Saved entries:

Segment Open

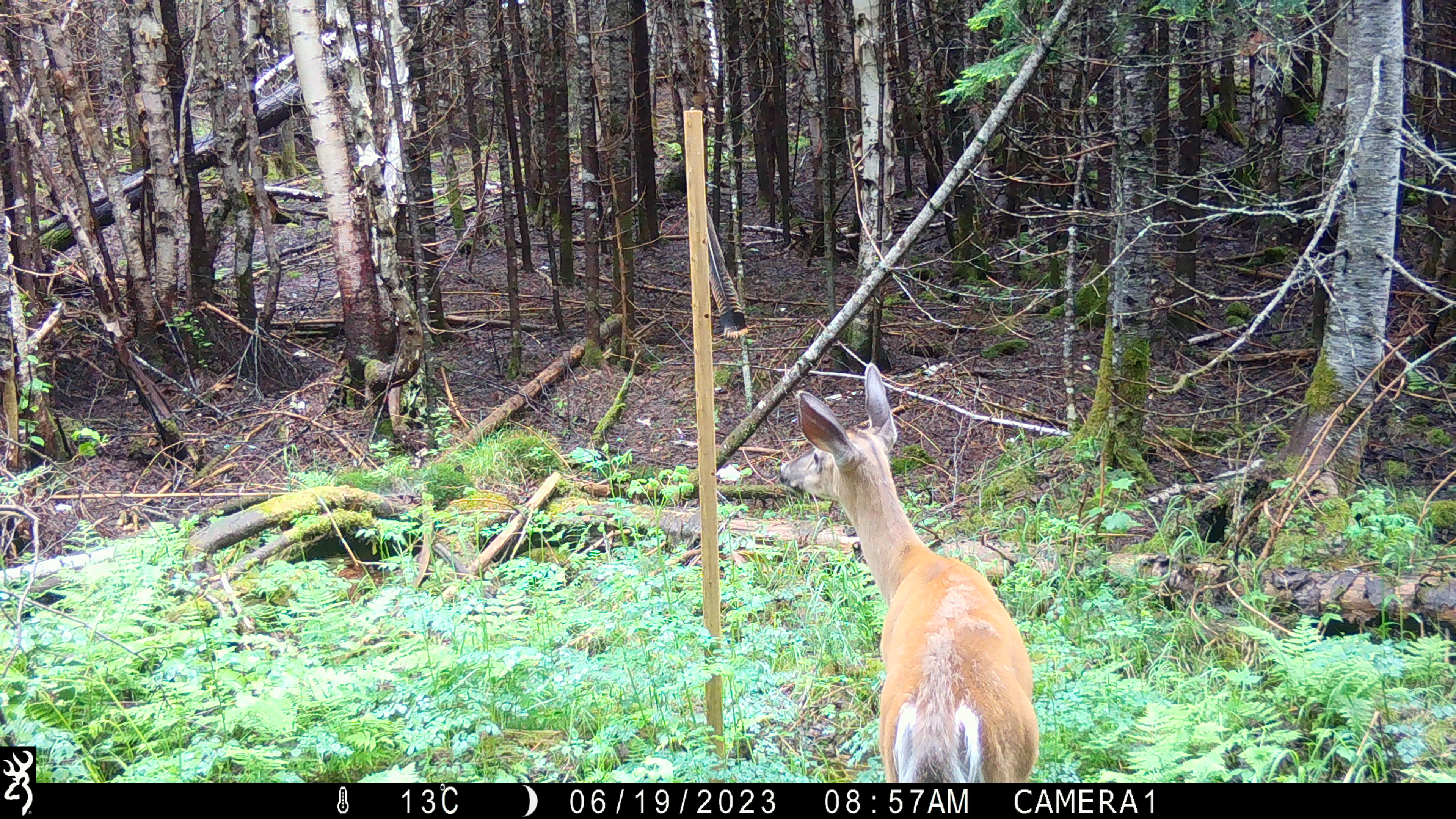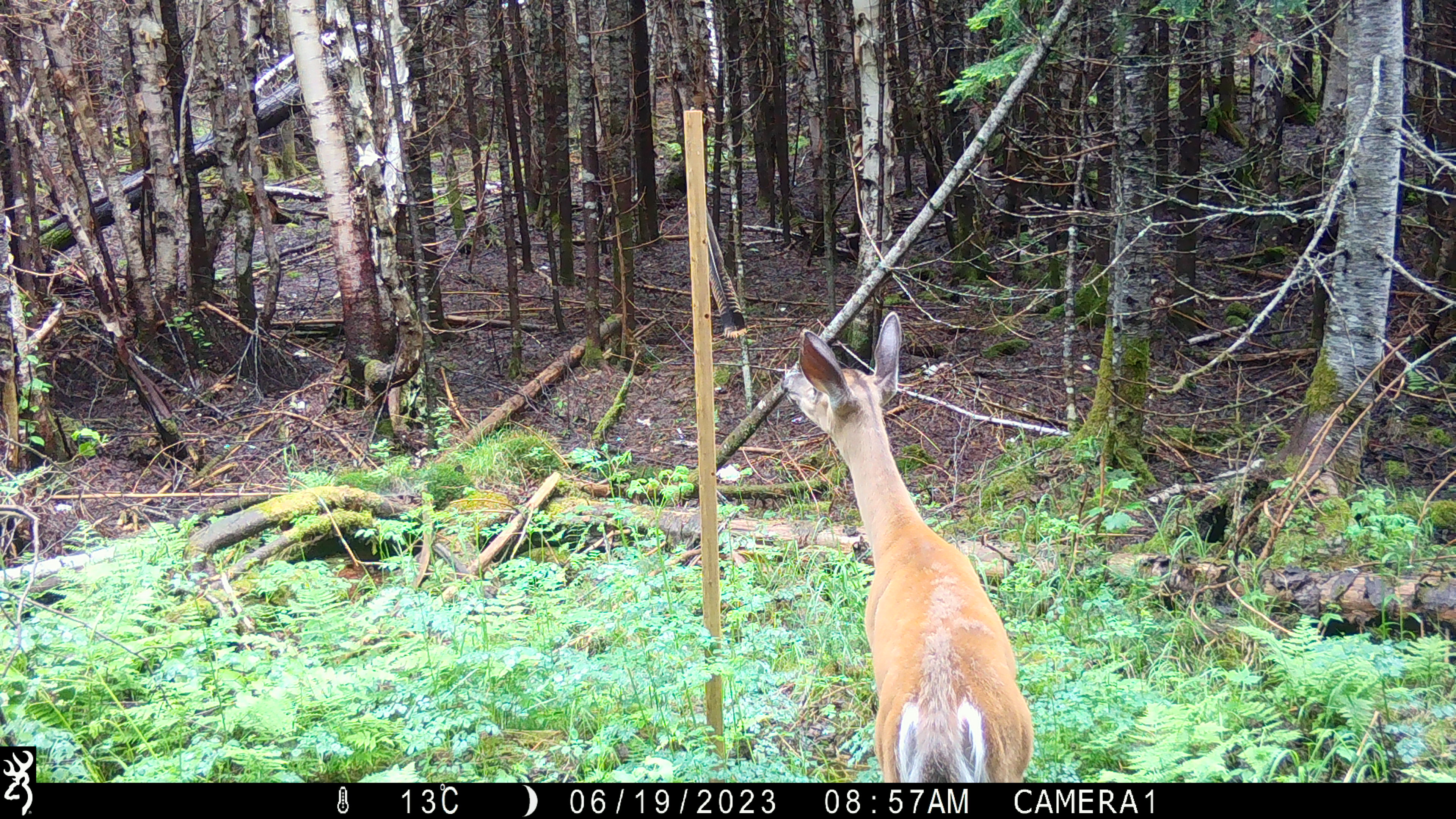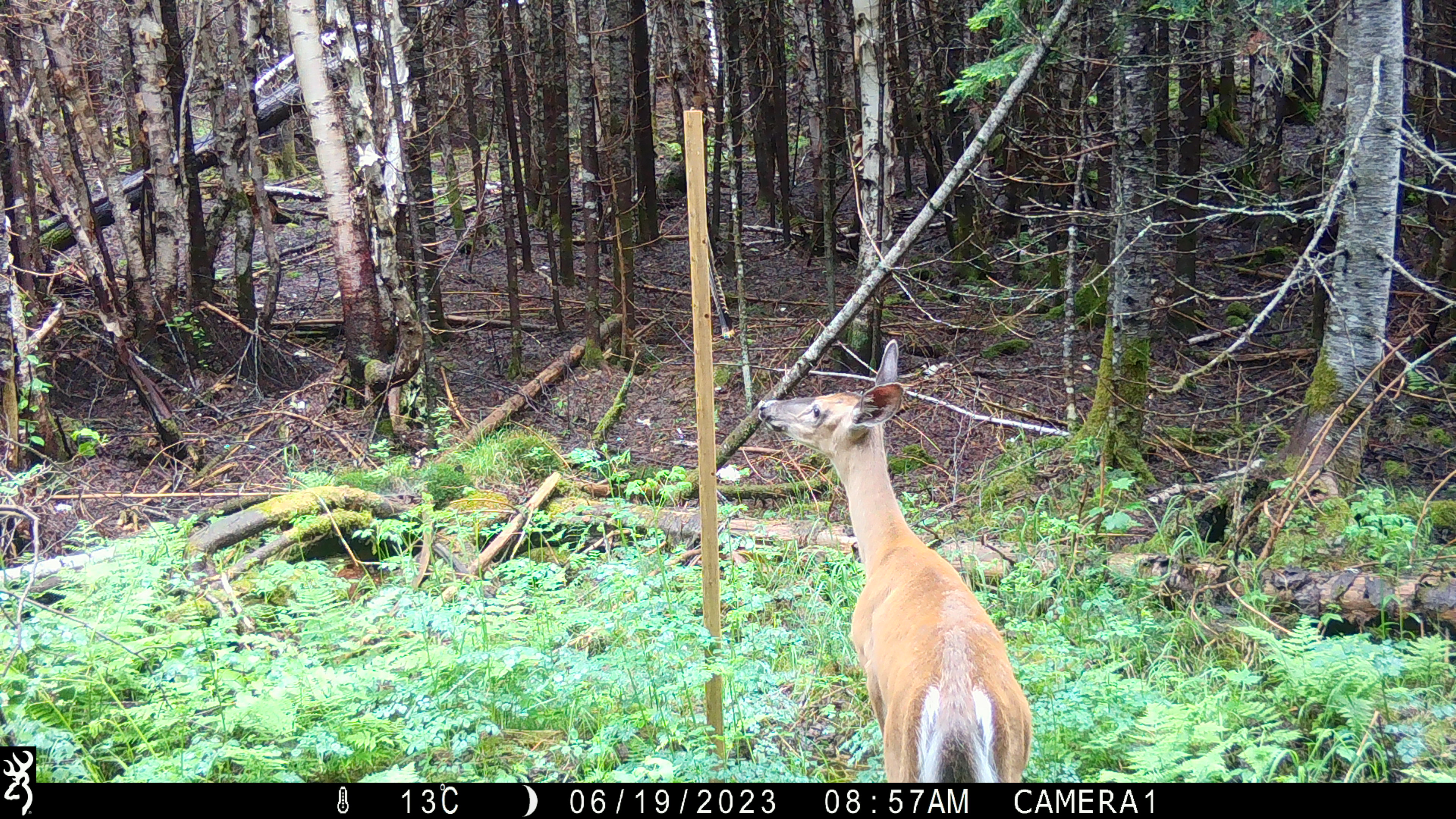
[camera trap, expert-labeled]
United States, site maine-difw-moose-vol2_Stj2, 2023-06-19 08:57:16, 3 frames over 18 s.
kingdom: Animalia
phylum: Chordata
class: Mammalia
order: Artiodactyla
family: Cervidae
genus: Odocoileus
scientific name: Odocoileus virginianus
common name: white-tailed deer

Segment Closed

## Problem statement:
If a record contains a picture, leave the picture out; repeat the record itself exactly.

## Finished exercise:
[camera trap, expert-labeled]
United States, site maine-difw-moose-vol2_Stj2, 2023-06-19 08:57:16, 3 frames over 18 s.
kingdom: Animalia
phylum: Chordata
class: Mammalia
order: Artiodactyla
family: Cervidae
genus: Odocoileus
scientific name: Odocoileus virginianus
common name: white-tailed deer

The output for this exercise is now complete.